═════ DATA

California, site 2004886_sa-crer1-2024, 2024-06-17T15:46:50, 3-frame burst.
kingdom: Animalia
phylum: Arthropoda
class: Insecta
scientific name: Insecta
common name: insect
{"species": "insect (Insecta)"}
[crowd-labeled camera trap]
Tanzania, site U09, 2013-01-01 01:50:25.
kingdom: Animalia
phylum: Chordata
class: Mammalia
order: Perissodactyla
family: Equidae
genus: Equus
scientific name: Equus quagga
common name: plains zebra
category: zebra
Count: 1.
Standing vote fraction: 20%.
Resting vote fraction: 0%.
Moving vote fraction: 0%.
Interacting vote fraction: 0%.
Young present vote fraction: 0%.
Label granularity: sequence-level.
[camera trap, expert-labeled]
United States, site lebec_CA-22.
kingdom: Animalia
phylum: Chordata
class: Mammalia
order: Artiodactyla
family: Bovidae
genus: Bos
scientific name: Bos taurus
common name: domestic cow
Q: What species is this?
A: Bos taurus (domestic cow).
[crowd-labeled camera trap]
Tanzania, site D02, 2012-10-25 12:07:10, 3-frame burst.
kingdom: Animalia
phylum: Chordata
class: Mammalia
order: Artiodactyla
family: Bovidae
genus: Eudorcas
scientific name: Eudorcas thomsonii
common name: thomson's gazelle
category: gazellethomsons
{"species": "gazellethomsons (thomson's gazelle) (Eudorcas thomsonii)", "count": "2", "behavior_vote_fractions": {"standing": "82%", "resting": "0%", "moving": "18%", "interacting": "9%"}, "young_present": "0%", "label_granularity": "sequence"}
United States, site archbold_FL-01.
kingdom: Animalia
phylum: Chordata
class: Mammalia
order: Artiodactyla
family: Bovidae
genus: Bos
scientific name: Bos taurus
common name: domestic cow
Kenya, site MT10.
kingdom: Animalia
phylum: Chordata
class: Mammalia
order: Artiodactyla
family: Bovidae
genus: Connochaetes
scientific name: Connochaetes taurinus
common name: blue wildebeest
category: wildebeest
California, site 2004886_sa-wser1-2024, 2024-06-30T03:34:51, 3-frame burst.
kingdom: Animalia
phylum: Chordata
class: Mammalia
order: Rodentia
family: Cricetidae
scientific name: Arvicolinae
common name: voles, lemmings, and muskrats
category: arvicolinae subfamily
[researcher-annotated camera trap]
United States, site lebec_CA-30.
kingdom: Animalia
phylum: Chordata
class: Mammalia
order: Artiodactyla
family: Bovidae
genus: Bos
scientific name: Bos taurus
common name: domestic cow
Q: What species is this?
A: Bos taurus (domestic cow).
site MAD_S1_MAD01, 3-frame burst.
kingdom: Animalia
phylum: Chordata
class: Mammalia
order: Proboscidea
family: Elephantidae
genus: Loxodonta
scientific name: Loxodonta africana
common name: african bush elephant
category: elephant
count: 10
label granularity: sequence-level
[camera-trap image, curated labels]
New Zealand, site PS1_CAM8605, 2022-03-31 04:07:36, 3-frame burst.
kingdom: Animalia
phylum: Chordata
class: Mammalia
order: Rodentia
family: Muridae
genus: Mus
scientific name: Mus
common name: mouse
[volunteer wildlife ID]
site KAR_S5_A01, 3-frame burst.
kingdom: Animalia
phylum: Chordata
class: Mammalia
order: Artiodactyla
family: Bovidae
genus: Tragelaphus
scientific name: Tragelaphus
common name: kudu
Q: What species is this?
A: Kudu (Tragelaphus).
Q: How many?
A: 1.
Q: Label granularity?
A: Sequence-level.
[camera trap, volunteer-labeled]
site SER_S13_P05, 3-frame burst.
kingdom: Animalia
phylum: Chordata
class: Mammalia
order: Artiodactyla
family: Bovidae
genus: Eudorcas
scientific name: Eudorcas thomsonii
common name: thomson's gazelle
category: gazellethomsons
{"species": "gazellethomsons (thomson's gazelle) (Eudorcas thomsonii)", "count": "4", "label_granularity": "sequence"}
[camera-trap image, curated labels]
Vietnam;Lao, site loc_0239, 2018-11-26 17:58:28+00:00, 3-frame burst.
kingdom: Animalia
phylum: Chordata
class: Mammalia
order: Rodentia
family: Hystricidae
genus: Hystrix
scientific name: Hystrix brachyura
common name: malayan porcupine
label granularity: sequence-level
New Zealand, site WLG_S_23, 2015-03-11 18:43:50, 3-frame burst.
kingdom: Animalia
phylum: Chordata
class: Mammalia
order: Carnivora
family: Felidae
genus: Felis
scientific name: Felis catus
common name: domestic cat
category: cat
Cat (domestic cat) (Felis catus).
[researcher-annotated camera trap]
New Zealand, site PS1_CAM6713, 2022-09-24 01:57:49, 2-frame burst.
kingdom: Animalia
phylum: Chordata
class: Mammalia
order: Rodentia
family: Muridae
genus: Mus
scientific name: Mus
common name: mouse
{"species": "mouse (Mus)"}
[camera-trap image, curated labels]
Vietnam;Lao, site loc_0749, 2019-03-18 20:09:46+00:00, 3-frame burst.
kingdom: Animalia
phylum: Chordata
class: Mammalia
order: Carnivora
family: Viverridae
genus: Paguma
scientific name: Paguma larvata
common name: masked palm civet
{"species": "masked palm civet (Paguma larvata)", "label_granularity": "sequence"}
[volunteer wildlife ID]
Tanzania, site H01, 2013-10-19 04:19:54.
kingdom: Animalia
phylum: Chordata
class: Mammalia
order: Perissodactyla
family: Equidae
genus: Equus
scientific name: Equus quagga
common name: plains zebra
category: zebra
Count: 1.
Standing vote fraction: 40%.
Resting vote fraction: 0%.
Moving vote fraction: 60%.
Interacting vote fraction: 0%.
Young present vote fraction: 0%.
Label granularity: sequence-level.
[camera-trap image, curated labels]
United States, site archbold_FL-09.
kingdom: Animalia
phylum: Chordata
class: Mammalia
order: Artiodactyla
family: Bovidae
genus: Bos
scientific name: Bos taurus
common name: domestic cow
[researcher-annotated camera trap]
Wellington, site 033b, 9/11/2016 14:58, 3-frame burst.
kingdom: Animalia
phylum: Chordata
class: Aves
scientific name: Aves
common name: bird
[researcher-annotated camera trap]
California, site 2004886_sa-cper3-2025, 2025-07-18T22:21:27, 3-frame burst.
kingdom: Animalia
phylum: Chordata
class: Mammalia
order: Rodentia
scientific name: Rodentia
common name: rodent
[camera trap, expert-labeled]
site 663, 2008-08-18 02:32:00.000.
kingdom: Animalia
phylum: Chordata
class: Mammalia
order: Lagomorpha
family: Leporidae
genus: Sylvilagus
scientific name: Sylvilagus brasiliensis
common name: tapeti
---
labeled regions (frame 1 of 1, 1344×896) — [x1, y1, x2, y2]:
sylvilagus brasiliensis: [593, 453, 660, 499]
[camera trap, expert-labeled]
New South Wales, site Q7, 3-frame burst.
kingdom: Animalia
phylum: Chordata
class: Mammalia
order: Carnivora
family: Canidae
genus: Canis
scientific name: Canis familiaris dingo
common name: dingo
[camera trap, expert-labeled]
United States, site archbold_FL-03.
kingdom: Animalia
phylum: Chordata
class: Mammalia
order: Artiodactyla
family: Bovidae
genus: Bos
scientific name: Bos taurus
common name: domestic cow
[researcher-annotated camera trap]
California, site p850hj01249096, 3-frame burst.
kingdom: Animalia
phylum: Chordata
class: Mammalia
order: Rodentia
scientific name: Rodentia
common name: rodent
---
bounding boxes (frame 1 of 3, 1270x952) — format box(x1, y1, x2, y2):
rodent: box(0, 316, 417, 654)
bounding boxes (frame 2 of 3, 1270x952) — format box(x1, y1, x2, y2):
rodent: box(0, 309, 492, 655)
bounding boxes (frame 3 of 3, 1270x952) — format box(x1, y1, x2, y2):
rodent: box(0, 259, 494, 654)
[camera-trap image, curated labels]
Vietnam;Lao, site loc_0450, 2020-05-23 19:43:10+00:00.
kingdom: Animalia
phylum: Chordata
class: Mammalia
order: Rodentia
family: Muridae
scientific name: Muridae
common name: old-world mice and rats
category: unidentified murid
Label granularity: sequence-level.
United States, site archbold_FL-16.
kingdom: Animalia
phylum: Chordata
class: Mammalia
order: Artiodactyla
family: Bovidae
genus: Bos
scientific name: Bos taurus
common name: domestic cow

══════════

PROMPT: Send back an exact copy of only the lines from the line with "genus: Sylvilagus" up to and including the line with "New South Wales, site Q7, 3-frame burst." in the data above.

SOLVED PROBLEM:
genus: Sylvilagus
scientific name: Sylvilagus brasiliensis
common name: tapeti
---
labeled regions (frame 1 of 1, 1344×896) — [x1, y1, x2, y2]:
sylvilagus brasiliensis: [593, 453, 660, 499]
[camera trap, expert-labeled]
New South Wales, site Q7, 3-frame burst.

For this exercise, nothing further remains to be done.